PROMPT 1 >> In the currency outlook below, list every calendar date mentioned, with the day of the week given for each.
PROMPT 2 >> Recast the paragraph of the currency outlook that begins "Recent price action has reflected the theme" as a short bulleted list that keeps its main facts.
PROMPT 3 >> Reproduce the currency outlook below word for word, from "This is the" to "U.S. ADP employment.".

SELECTED EXCERPT >>
-- -- --

In practice, this is why the dollar can stay bid even when individual U.S. data points wobble: the market is trading the policy distribution, not one release.

The week ahead: the “volatility spine” on the economic calendar

Your calendar is loaded, but for EUR/USD and GBP/USD the market will likely build the week around two super-sessions:

Super-session #1: Wednesday, March 18 — Fed Day (plus PPI)

  • U.S. PPI (High impact)
  • Fed Interest Rate Decision + FOMC Economic Projections + Press Conference (High impact)

This is the first major opportunity for the Fed to tell markets whether the Iran/energy shock changes its risk balance. Even if rates are held, the projections and Powell’s press conference tone can move the USD across the board.

Super-session #2: Thursday, March 19 — The “Triple Central Bank” Day (BoE + ECB + SNB) plus UK jobs and US claims

  • UK labour market bundle (High impact): Unemployment, Employment Change, Earnings
  • Bank of England Rate Decision (High) + Minutes/Votes (Medium)
  • ECB Rate Decision (High) + ECB Press Conference (High)
  • U.S. Jobless Claims (High)

This single day can reshape the entire EUR/USD forecast and GBP/USD weekly outlook—because it simultaneously hits growth, inflation reaction, and policy expectations across all three currencies.

Other notable waypoints

  • Tuesday, March 17: Eurozone inflation updates and ZEW sentiment; U.S. ADP employment.
  • Saturday, March 21: Fed Chair Powell speech (High impact)—often underappreciated because it lands outside the main trading week.

EUR/USD forecast: energy vulnerability meets ECB risk management

Recent price action has reflected the theme. Reuters reported the euro sliding to around $1.14395 while the dollar index pushed up near 100.35, as investors leaned into safe havens and penalised energy-sensitive currencies. (Reuters) Reuters also described the euro near $1.1513 on another session as energy prices climbed and concerns grew about Europe’s import dependence.

What matters for EUR/USD this week

1) The ECB’s message on Thursday (decision + press conference).

-- -- --

MATERIAL SHOWN >>
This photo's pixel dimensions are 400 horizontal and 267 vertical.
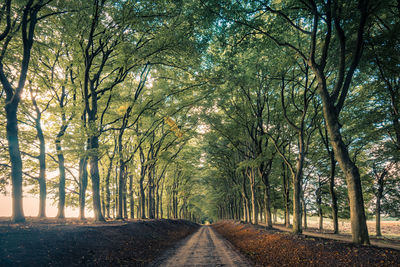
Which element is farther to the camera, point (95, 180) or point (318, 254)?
point (95, 180)

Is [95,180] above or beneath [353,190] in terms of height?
above

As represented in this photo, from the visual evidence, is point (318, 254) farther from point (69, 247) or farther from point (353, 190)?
point (69, 247)

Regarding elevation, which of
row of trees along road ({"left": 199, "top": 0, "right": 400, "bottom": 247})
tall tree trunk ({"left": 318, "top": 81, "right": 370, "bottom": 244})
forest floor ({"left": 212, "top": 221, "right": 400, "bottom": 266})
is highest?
row of trees along road ({"left": 199, "top": 0, "right": 400, "bottom": 247})

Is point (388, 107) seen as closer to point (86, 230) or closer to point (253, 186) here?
point (253, 186)

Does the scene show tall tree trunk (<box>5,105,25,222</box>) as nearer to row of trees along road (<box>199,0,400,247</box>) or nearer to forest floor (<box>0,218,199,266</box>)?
forest floor (<box>0,218,199,266</box>)

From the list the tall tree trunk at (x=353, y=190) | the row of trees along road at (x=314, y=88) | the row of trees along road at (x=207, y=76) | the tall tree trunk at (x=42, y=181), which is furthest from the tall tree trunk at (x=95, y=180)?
the tall tree trunk at (x=353, y=190)

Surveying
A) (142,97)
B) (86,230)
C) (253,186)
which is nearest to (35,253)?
(86,230)

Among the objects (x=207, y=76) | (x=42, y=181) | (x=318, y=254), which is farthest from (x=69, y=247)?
(x=42, y=181)

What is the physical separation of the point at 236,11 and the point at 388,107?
14754 millimetres

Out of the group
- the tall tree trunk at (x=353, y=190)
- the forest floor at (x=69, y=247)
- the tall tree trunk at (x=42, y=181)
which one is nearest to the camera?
the forest floor at (x=69, y=247)

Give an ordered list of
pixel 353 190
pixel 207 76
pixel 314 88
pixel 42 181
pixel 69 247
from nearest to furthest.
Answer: pixel 69 247 → pixel 353 190 → pixel 207 76 → pixel 314 88 → pixel 42 181

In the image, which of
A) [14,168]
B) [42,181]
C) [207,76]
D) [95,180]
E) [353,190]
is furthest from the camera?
[42,181]

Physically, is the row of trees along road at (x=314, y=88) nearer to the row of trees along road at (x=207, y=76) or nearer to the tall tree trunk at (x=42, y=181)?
the row of trees along road at (x=207, y=76)

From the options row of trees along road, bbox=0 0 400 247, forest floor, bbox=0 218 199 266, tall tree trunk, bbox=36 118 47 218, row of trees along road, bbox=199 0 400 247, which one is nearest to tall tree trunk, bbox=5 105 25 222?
row of trees along road, bbox=0 0 400 247
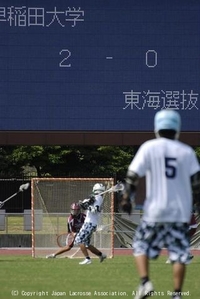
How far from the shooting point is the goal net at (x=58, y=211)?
1970 centimetres

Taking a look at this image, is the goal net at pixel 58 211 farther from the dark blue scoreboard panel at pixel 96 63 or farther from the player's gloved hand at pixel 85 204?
the player's gloved hand at pixel 85 204

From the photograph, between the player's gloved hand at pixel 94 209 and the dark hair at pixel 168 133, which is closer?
the dark hair at pixel 168 133

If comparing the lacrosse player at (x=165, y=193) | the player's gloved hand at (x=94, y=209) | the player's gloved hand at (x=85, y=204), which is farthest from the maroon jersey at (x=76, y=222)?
the lacrosse player at (x=165, y=193)

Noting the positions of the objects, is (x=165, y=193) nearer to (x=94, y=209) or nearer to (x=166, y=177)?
(x=166, y=177)

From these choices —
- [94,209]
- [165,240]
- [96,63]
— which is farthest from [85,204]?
[165,240]

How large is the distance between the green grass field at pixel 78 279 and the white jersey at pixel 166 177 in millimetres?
2745

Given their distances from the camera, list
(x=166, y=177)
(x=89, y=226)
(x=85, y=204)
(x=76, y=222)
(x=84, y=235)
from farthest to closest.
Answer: (x=76, y=222), (x=85, y=204), (x=89, y=226), (x=84, y=235), (x=166, y=177)

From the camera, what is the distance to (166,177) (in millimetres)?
8039

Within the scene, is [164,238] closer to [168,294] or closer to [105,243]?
[168,294]

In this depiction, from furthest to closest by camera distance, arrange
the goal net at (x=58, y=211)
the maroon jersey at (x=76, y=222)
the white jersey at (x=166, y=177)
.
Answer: the goal net at (x=58, y=211)
the maroon jersey at (x=76, y=222)
the white jersey at (x=166, y=177)

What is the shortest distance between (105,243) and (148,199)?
11725mm

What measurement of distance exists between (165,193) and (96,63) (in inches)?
455

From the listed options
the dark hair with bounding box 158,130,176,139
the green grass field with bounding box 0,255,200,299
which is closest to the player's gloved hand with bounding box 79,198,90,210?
the green grass field with bounding box 0,255,200,299

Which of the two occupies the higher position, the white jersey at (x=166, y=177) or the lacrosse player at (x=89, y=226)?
the white jersey at (x=166, y=177)
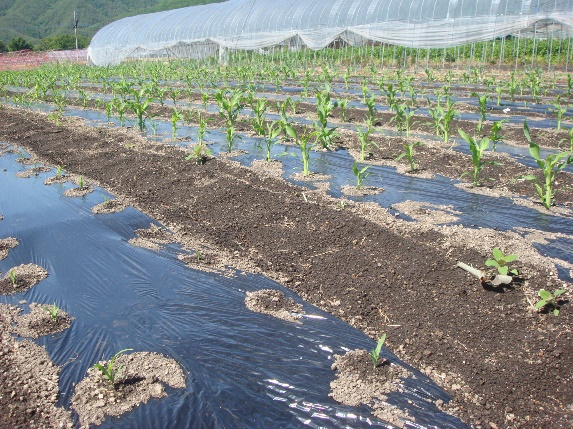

-- -- --

REPLY 1 >>
- Tuesday, March 17
- Wednesday, March 18
- Thursday, March 19
- Saturday, March 21

REPLY 2 >>
- Recent price action has reflected the theme.
- Reuters reported the euro falling to about $1.14395 and the dollar index rising to near 100.35, as investors moved into safe havens and penalized energy-sensitive currencies.
- In another session, Reuters described the euro near $1.1513, as energy prices climbed and concerns grew about Europe's import dependence.

REPLY 3 >>
This is the first major opportunity for the Fed to tell markets whether the Iran/energy shock changes its risk balance. Even if rates are held, the projections and Powell’s press conference tone can move the USD across the board.

Super-session #2: Thursday, March 19 — The “Triple Central Bank” Day (BoE + ECB + SNB) plus UK jobs and US claims

  • UK labour market bundle (High impact): Unemployment, Employment Change, Earnings
  • Bank of England Rate Decision (High) + Minutes/Votes (Medium)
  • ECB Rate Decision (High) + ECB Press Conference (High)
  • U.S. Jobless Claims (High)

This single day can reshape the entire EUR/USD forecast and GBP/USD weekly outlook—because it simultaneously hits growth, inflation reaction, and policy expectations across all three currencies.

Other notable waypoints

  • Tuesday, March 17: Eurozone inflation updates and ZEW sentiment; U.S. ADP employment.